It’s not that much of a story, to be honest, and the digressions into worker unrest, leading to disquisitions on socialism vis a vis individual freedom do feel like digressions rather than part of a seamless whole. Jack London had misgivings about this aspect of the book too, and it’s perhaps no accident that he’s remembered mostly as the writer of adventure yarns like White Fang or The Call of the Wild.
The original novel was published in 1909 and is set in the early years of the 20th century. This adaptation shifts the action to Naples (mostly) in an indeterminate 1960s and it’s shot entirely on Super 16mm film, which gives the whole thing a grainy, colourised Italian neo-realist air. Shot on film it may have been, but there’s been a hell of a lot of work done in post production on the look of Martin Eden, which is its glory – a symphony of blues and greens, all carefully colour graded so that when any additional colour intrudes it really pops.

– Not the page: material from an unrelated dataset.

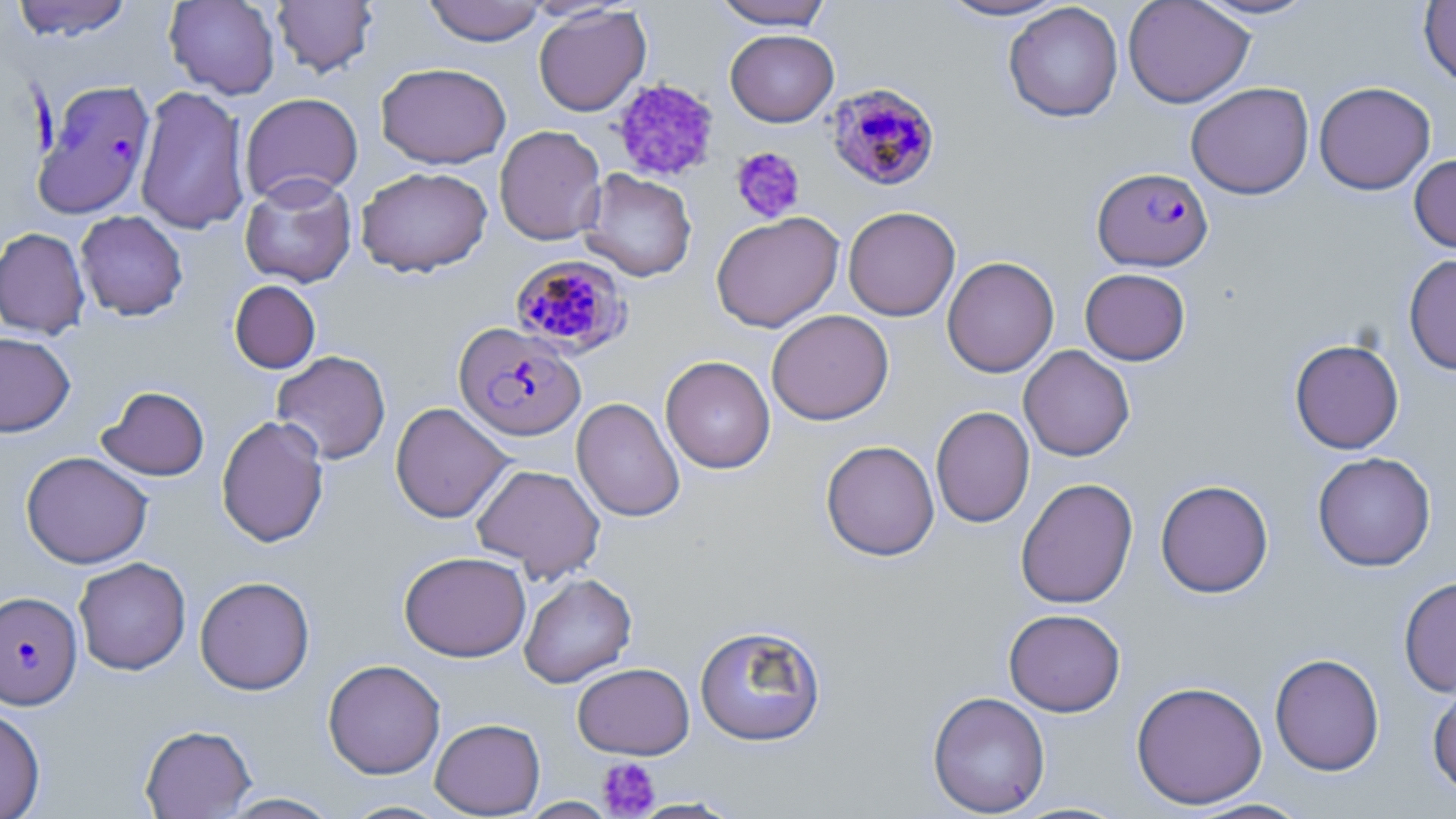

Approximate bounding boxes as (x1,y1)-(x2,y2) corner pairs in pixels.
Plasmodium falciparum-infected red blood cells: (28,76)-(153,216), (829,81)-(945,189), (1090,171)-(1211,274), (503,251)-(626,355), (454,323)-(586,441), (1,590)-(82,709).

Composed with a painterly eye by director Pietro Marcello and DPs Alessandro Abate and Francesco Di Giacomo, it quotes from other films and documentaries of the period and before, dropping in excerpts – some colourised to fit in, others left as is.
Martin, like other adventurers such as Barry Lyndon, Tristram Shandy or Vanity Fair’s Becky Sharp, is clever and charming and in Luca Marinelli it has the perfect actor – handsome, with an easy smile and a wilful flash in the eye. I saw Marinelli only a couple of days ago in Hollywood superhero flick (sort of) The Old Guard, so his star is clearly ascendant.

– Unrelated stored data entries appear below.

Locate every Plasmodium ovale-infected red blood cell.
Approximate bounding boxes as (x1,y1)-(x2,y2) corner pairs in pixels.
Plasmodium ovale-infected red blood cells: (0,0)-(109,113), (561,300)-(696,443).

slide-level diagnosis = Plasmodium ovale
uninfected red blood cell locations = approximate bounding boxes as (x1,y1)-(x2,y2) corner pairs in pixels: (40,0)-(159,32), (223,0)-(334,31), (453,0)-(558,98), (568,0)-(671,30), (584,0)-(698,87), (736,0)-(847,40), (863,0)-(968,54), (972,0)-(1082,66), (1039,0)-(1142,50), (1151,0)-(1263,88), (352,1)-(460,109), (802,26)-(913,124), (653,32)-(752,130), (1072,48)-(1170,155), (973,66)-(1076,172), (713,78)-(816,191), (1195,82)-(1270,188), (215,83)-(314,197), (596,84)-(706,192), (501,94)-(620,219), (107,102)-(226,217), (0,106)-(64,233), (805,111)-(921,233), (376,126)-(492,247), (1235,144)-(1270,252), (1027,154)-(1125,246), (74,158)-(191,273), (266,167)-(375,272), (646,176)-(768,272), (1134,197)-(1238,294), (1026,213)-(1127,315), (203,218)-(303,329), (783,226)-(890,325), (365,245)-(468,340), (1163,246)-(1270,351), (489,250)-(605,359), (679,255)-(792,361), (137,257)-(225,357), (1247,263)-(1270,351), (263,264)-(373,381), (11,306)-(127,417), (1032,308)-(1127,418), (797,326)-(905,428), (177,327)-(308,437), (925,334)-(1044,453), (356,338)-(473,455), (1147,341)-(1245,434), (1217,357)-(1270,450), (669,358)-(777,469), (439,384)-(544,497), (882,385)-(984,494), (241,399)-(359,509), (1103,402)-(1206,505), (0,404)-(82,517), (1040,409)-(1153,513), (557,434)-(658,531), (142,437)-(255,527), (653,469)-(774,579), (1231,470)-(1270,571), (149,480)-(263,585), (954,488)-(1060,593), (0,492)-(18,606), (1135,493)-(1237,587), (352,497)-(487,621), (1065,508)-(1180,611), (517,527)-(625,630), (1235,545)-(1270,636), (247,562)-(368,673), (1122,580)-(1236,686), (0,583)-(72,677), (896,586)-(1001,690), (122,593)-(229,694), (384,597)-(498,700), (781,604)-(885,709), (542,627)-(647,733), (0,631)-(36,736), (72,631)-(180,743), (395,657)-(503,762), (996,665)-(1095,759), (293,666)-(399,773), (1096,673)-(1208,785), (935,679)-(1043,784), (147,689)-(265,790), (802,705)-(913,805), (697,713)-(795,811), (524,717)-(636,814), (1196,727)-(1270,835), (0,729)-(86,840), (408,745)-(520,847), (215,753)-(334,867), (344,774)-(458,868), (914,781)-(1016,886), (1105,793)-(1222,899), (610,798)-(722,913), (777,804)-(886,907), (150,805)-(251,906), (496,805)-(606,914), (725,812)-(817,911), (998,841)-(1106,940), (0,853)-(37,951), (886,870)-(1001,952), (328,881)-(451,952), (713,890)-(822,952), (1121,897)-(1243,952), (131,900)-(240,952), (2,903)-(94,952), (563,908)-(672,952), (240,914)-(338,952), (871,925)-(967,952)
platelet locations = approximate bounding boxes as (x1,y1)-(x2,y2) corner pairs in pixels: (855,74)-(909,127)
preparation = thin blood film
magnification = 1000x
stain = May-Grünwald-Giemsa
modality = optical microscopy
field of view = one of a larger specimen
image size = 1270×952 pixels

It’s stylish in that Italian way of everyone looking as if that’s exactly how they ought to look, as if everyone had been born to wear the clothes they are in, but you wouldn’t describe the film as overly engaging in a dramatic sense, but then these picaresque journeys do tend to meander.
A bit of a plodder then, sad to say, but the compensations are the way it looks, the finesse with which it’s been made and the high-octane acting on display. The whole film feels like it could have been lifted from the period when it is set. Which is very hard to pull off – look at The Artist (done as if it were a film from the silent era) or Mank (a film set in the 1940s made like a 1940s film) and you can spot the anachronisms. This does not happen in Martin Eden and it’s another good reason for putting it on your “films to see” list.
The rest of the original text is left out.